• AIM OF THE TASK: Down to the last line below, repeat the entries word for word and drop the pictures.

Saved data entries
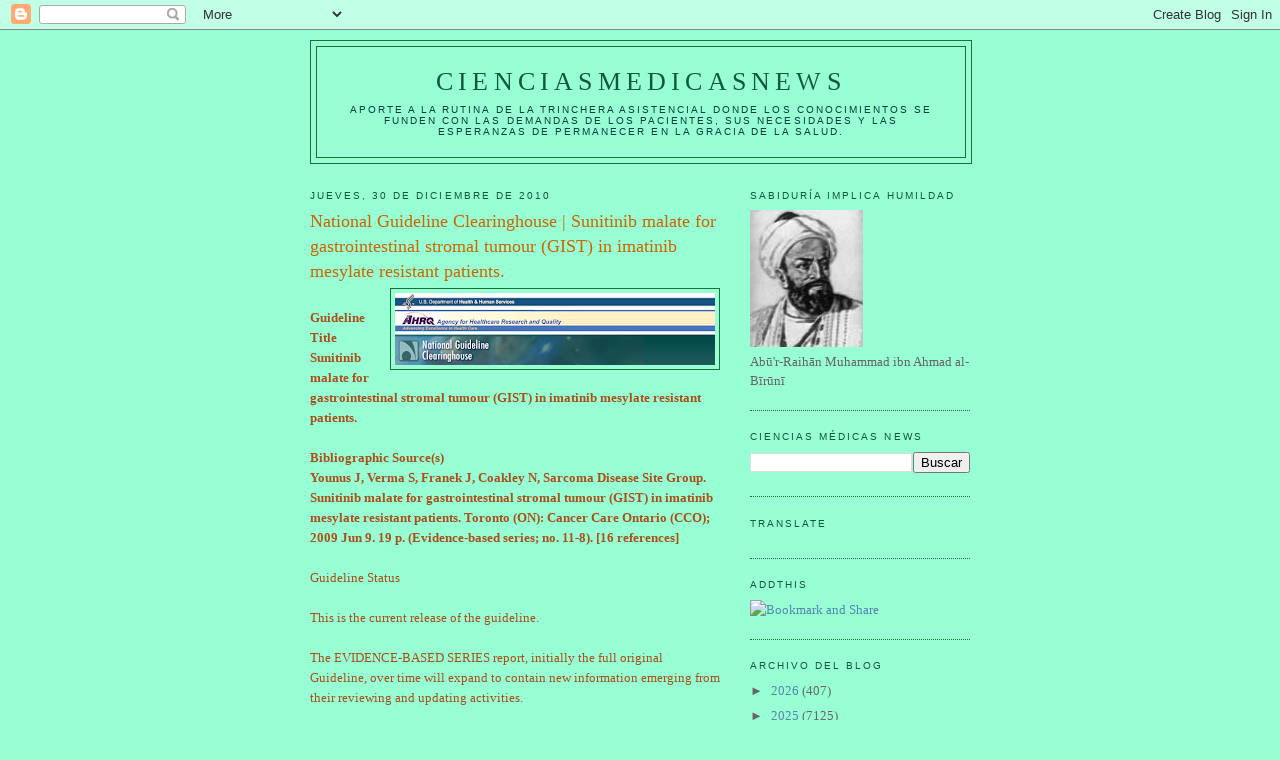

--- FILE ---
content_type: text/html; charset=UTF-8
request_url: https://elbiruniblogspotcom.blogspot.com/b/stats?style=BLACK_TRANSPARENT&timeRange=ALL_TIME&token=APq4FmBWXmrABjvP_ViwBWNph4iOIbZYxd4WLQ_YKKiMhq0cQLpg-zCwr_UGAoaSSwrTatyeU-KYnxP1AtNe7OnlT_mXbvHZxg
body_size: -14
content:
{"total":23384404,"sparklineOptions":{"backgroundColor":{"fillOpacity":0.1,"fill":"#000000"},"series":[{"areaOpacity":0.3,"color":"#202020"}]},"sparklineData":[[0,10],[1,7],[2,7],[3,13],[4,13],[5,20],[6,15],[7,18],[8,16],[9,18],[10,15],[11,18],[12,19],[13,19],[14,26],[15,39],[16,41],[17,64],[18,38],[19,34],[20,18],[21,38],[22,27],[23,22],[24,28],[25,100],[26,43],[27,33],[28,93],[29,5]],"nextTickMs":1959}

--- FILE ---
content_type: text/html; charset=utf-8
request_url: https://www.google.com/recaptcha/api2/aframe
body_size: 267
content:
<!DOCTYPE HTML><html><head><meta http-equiv="content-type" content="text/html; charset=UTF-8"></head><body><script nonce="0HTgpFVKagZdmh6xxTmNyA">/** Anti-fraud and anti-abuse applications only. See google.com/recaptcha */ try{var clients={'sodar':'https://pagead2.googlesyndication.com/pagead/sodar?'};window.addEventListener("message",function(a){try{if(a.source===window.parent){var b=JSON.parse(a.data);var c=clients[b['id']];if(c){var d=document.createElement('img');d.src=c+b['params']+'&rc='+(localStorage.getItem("rc::a")?sessionStorage.getItem("rc::b"):"");window.document.body.appendChild(d);sessionStorage.setItem("rc::e",parseInt(sessionStorage.getItem("rc::e")||0)+1);localStorage.setItem("rc::h",'1768956292311');}}}catch(b){}});window.parent.postMessage("_grecaptcha_ready", "*");}catch(b){}</script></body></html>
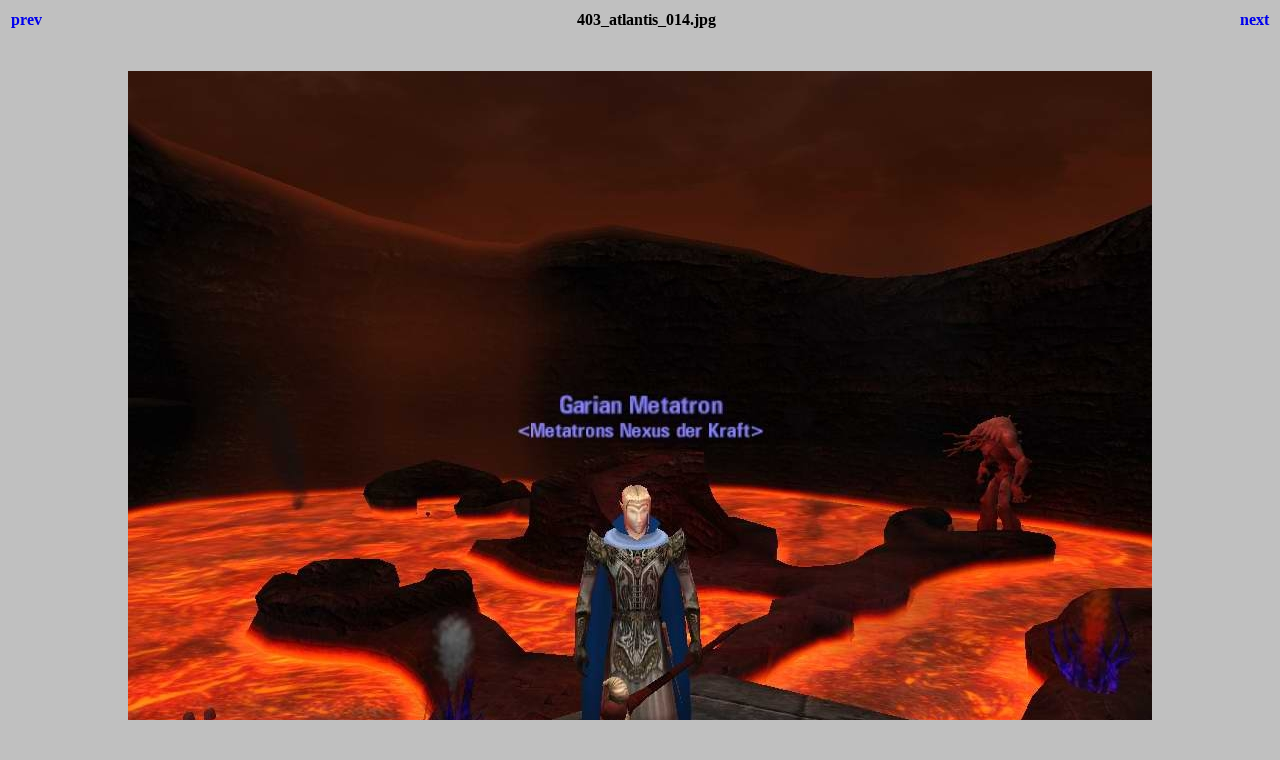

--- FILE ---
content_type: text/html
request_url: http://www.mndk.de/galerie/SCREENSHOTS/daoc/403_atlantis_014.html
body_size: 403
content:
<html>
<head>
<title>Dark Age Of Camelot Screenshots</title>
<style>body {font-family:Verdana;}</style>
</head>

<body bgcolor="#C0C0C0">
<center>
<table width="100%">
<tr>
<td align=left>
<h4><A HREF="402_atlantis_013.html" style="text-decoration:none"> prev </a></h4>
</td>
<td align=center>
<h4>403_atlantis_014.jpg</h4>
</td>
<td align=right>
<h4><A HREF="404_atlantis_015.html" style="text-decoration:none"> next </a></h4>
</td>
</tr>
</table>
<br>
<IMG SRC="403_atlantis_014.jpg" width="1024" height="768">
<br>
<FONT face="Verdana, Arial, Helvetica, Sans-Serif" size="-2">403_atlantis_014.jpg<br>241.23 KB</FONT>
<br>
<h4><A HREF="Thumbnails.html" style="text-decoration:none"> Thumbnails </a></h4>
</center>
</body>
</html>
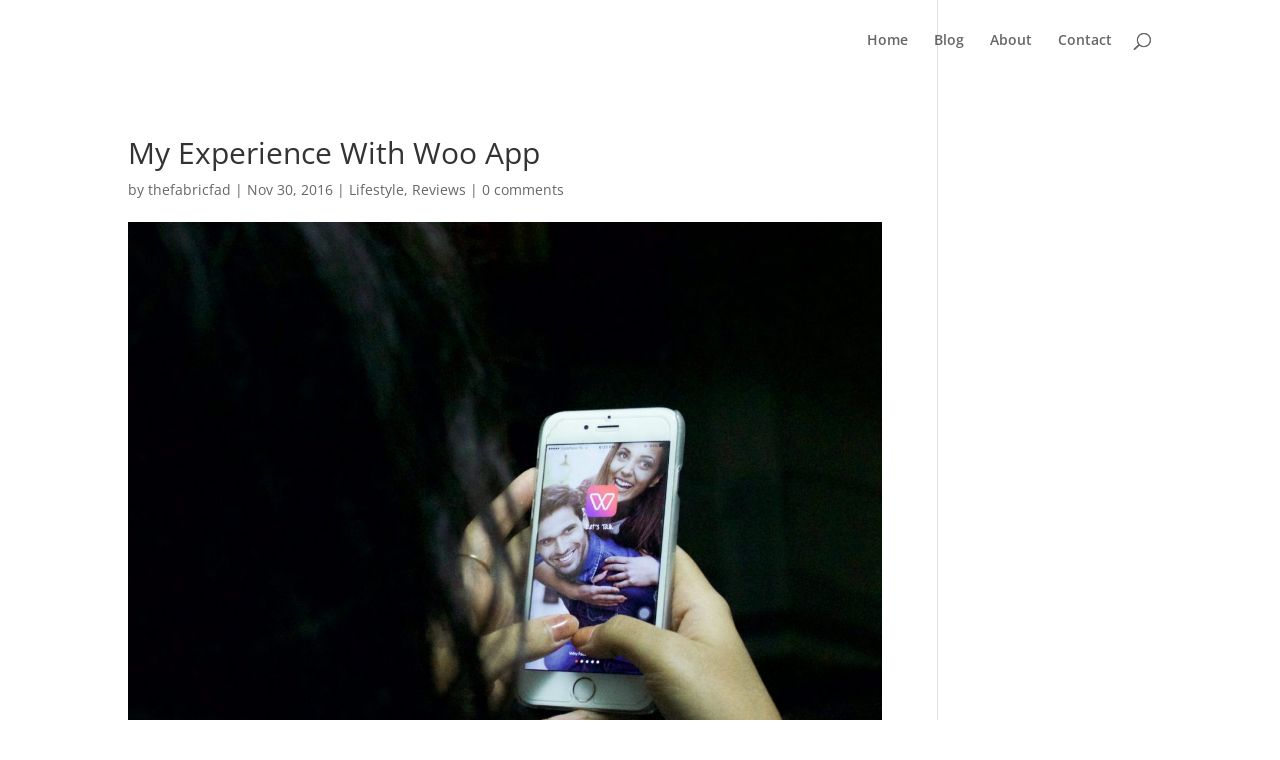

--- FILE ---
content_type: text/html; charset=utf-8
request_url: https://www.google.com/recaptcha/api2/aframe
body_size: 258
content:
<!DOCTYPE HTML><html><head><meta http-equiv="content-type" content="text/html; charset=UTF-8"></head><body><script nonce="fNzqM36UvIVnieZuW-01ig">/** Anti-fraud and anti-abuse applications only. See google.com/recaptcha */ try{var clients={'sodar':'https://pagead2.googlesyndication.com/pagead/sodar?'};window.addEventListener("message",function(a){try{if(a.source===window.parent){var b=JSON.parse(a.data);var c=clients[b['id']];if(c){var d=document.createElement('img');d.src=c+b['params']+'&rc='+(localStorage.getItem("rc::a")?sessionStorage.getItem("rc::b"):"");window.document.body.appendChild(d);sessionStorage.setItem("rc::e",parseInt(sessionStorage.getItem("rc::e")||0)+1);localStorage.setItem("rc::h",'1769000939897');}}}catch(b){}});window.parent.postMessage("_grecaptcha_ready", "*");}catch(b){}</script></body></html>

• RESPONSE TO THIS TASK:
--- FILE ---
content_type: text/html; charset=UTF-8
request_url: https://elbiruniblogspotcom.blogspot.com/b/stats?style=BLACK_TRANSPARENT&timeRange=ALL_TIME&token=APq4FmBWXmrABjvP_ViwBWNph4iOIbZYxd4WLQ_YKKiMhq0cQLpg-zCwr_UGAoaSSwrTatyeU-KYnxP1AtNe7OnlT_mXbvHZxg
body_size: -14
content:
{"total":23384404,"sparklineOptions":{"backgroundColor":{"fillOpacity":0.1,"fill":"#000000"},"series":[{"areaOpacity":0.3,"color":"#202020"}]},"sparklineData":[[0,10],[1,7],[2,7],[3,13],[4,13],[5,20],[6,15],[7,18],[8,16],[9,18],[10,15],[11,18],[12,19],[13,19],[14,26],[15,39],[16,41],[17,64],[18,38],[19,34],[20,18],[21,38],[22,27],[23,22],[24,28],[25,100],[26,43],[27,33],[28,93],[29,5]],"nextTickMs":1959}

--- FILE ---
content_type: text/html; charset=utf-8
request_url: https://www.google.com/recaptcha/api2/aframe
body_size: 267
content:
<!DOCTYPE HTML><html><head><meta http-equiv="content-type" content="text/html; charset=UTF-8"></head><body><script nonce="0HTgpFVKagZdmh6xxTmNyA">/** Anti-fraud and anti-abuse applications only. See google.com/recaptcha */ try{var clients={'sodar':'https://pagead2.googlesyndication.com/pagead/sodar?'};window.addEventListener("message",function(a){try{if(a.source===window.parent){var b=JSON.parse(a.data);var c=clients[b['id']];if(c){var d=document.createElement('img');d.src=c+b['params']+'&rc='+(localStorage.getItem("rc::a")?sessionStorage.getItem("rc::b"):"");window.document.body.appendChild(d);sessionStorage.setItem("rc::e",parseInt(sessionStorage.getItem("rc::e")||0)+1);localStorage.setItem("rc::h",'1768956292311');}}}catch(b){}});window.parent.postMessage("_grecaptcha_ready", "*");}catch(b){}</script></body></html>

--- FILE ---
content_type: text/html
request_url: http://www.mndk.de/galerie/SCREENSHOTS/daoc/403_atlantis_014.html
body_size: 403
content:
<html>
<head>
<title>Dark Age Of Camelot Screenshots</title>
<style>body {font-family:Verdana;}</style>
</head>

<body bgcolor="#C0C0C0">
<center>
<table width="100%">
<tr>
<td align=left>
<h4><A HREF="402_atlantis_013.html" style="text-decoration:none"> prev </a></h4>
</td>
<td align=center>
<h4>403_atlantis_014.jpg</h4>
</td>
<td align=right>
<h4><A HREF="404_atlantis_015.html" style="text-decoration:none"> next </a></h4>
</td>
</tr>
</table>
<br>
<IMG SRC="403_atlantis_014.jpg" width="1024" height="768">
<br>
<FONT face="Verdana, Arial, Helvetica, Sans-Serif" size="-2">403_atlantis_014.jpg<br>241.23 KB</FONT>
<br>
<h4><A HREF="Thumbnails.html" style="text-decoration:none"> Thumbnails </a></h4>
</center>
</body>
</html>

--- FILE ---
content_type: text/html; charset=utf-8
request_url: https://www.google.com/recaptcha/api2/aframe
body_size: 258
content:
<!DOCTYPE HTML><html><head><meta http-equiv="content-type" content="text/html; charset=UTF-8"></head><body><script nonce="fNzqM36UvIVnieZuW-01ig">/** Anti-fraud and anti-abuse applications only. See google.com/recaptcha */ try{var clients={'sodar':'https://pagead2.googlesyndication.com/pagead/sodar?'};window.addEventListener("message",function(a){try{if(a.source===window.parent){var b=JSON.parse(a.data);var c=clients[b['id']];if(c){var d=document.createElement('img');d.src=c+b['params']+'&rc='+(localStorage.getItem("rc::a")?sessionStorage.getItem("rc::b"):"");window.document.body.appendChild(d);sessionStorage.setItem("rc::e",parseInt(sessionStorage.getItem("rc::e")||0)+1);localStorage.setItem("rc::h",'1769000939897');}}}catch(b){}});window.parent.postMessage("_grecaptcha_ready", "*");}catch(b){}</script></body></html>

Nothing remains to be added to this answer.